PROBLEM REQUIREMENTS: Repeat exactly, and only, the lines from the one containing "Could you say" through the end of the records.

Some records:
--- start ---
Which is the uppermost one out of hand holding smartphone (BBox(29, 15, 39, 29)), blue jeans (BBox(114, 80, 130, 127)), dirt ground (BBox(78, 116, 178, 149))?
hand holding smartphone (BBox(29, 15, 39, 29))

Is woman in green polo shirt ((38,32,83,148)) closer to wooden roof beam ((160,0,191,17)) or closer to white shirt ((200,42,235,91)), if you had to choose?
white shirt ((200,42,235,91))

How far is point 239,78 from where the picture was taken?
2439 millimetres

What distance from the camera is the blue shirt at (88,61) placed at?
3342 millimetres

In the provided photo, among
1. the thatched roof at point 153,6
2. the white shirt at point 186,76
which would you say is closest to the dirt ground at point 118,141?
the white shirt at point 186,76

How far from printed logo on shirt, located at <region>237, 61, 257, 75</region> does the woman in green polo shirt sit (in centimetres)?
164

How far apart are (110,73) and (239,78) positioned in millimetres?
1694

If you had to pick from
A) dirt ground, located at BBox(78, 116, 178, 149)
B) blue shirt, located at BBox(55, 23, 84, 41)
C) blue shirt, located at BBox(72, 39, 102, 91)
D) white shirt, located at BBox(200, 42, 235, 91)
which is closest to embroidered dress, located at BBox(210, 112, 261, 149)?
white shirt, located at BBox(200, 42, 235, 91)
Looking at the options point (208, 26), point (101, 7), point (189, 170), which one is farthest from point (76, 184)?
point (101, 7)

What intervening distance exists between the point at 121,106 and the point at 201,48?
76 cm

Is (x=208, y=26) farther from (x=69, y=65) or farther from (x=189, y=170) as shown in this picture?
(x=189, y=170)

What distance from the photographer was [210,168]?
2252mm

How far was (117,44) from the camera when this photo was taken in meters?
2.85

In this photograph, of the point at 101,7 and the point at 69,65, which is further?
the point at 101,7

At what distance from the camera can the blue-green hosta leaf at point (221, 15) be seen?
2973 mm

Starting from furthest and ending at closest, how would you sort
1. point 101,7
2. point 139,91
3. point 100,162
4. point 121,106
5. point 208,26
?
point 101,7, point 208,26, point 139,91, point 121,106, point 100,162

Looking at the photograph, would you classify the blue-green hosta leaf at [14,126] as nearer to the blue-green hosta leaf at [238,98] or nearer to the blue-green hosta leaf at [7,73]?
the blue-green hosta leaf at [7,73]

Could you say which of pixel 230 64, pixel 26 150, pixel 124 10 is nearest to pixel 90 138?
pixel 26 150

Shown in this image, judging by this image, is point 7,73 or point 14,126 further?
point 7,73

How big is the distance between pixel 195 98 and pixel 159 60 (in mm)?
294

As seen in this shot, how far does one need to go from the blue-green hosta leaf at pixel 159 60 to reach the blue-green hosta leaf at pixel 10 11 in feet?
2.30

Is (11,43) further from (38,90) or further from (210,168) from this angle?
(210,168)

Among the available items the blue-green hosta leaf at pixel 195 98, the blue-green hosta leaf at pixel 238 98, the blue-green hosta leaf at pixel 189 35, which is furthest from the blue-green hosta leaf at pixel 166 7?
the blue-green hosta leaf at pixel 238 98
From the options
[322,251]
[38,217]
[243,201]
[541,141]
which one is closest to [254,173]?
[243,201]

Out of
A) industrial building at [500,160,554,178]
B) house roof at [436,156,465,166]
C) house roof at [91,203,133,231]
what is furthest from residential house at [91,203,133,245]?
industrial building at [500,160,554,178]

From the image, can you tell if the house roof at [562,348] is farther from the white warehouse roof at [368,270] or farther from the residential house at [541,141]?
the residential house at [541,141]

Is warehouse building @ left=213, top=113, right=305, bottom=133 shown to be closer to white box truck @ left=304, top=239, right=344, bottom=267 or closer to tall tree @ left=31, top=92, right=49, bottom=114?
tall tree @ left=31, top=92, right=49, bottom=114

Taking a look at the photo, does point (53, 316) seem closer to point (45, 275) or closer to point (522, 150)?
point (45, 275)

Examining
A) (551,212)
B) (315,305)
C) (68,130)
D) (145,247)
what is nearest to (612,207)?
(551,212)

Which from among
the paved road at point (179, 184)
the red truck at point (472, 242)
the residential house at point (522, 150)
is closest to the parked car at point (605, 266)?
--- end ---
RESULT:
Could you say which of pixel 230 64, pixel 26 150, pixel 124 10 is nearest to pixel 90 138?
pixel 26 150

Shown in this image, judging by this image, is point 7,73 or point 14,126 further?
point 7,73

How big is the distance between pixel 195 98 and pixel 159 60 (in mm)?
294

As seen in this shot, how far does one need to go from the blue-green hosta leaf at pixel 159 60 to reach the blue-green hosta leaf at pixel 10 11 in feet?
2.30

Is (11,43) further from (38,90) or further from (210,168) from this angle?
(210,168)

Among the available items the blue-green hosta leaf at pixel 195 98, the blue-green hosta leaf at pixel 238 98, the blue-green hosta leaf at pixel 189 35, which is furthest from the blue-green hosta leaf at pixel 166 7?
the blue-green hosta leaf at pixel 238 98
From the options
[322,251]
[38,217]
[243,201]
[541,141]
which one is closest to [254,173]?
[243,201]

Out of
A) industrial building at [500,160,554,178]
B) house roof at [436,156,465,166]
C) house roof at [91,203,133,231]
what is furthest from residential house at [91,203,133,245]?
industrial building at [500,160,554,178]

From the image, can you tell if the house roof at [562,348] is farther from the white warehouse roof at [368,270] or farther from the residential house at [541,141]?
the residential house at [541,141]

Is warehouse building @ left=213, top=113, right=305, bottom=133 shown to be closer to white box truck @ left=304, top=239, right=344, bottom=267 or closer to tall tree @ left=31, top=92, right=49, bottom=114?
tall tree @ left=31, top=92, right=49, bottom=114

Taking a look at the photo, does point (53, 316) seem closer to point (45, 275) or closer to point (522, 150)?
point (45, 275)

Examining
A) (551,212)
B) (315,305)
C) (68,130)
D) (145,247)
what is nearest to (612,207)?
(551,212)

Which from among
the paved road at point (179, 184)
the red truck at point (472, 242)
the residential house at point (522, 150)
is closest to the parked car at point (605, 266)?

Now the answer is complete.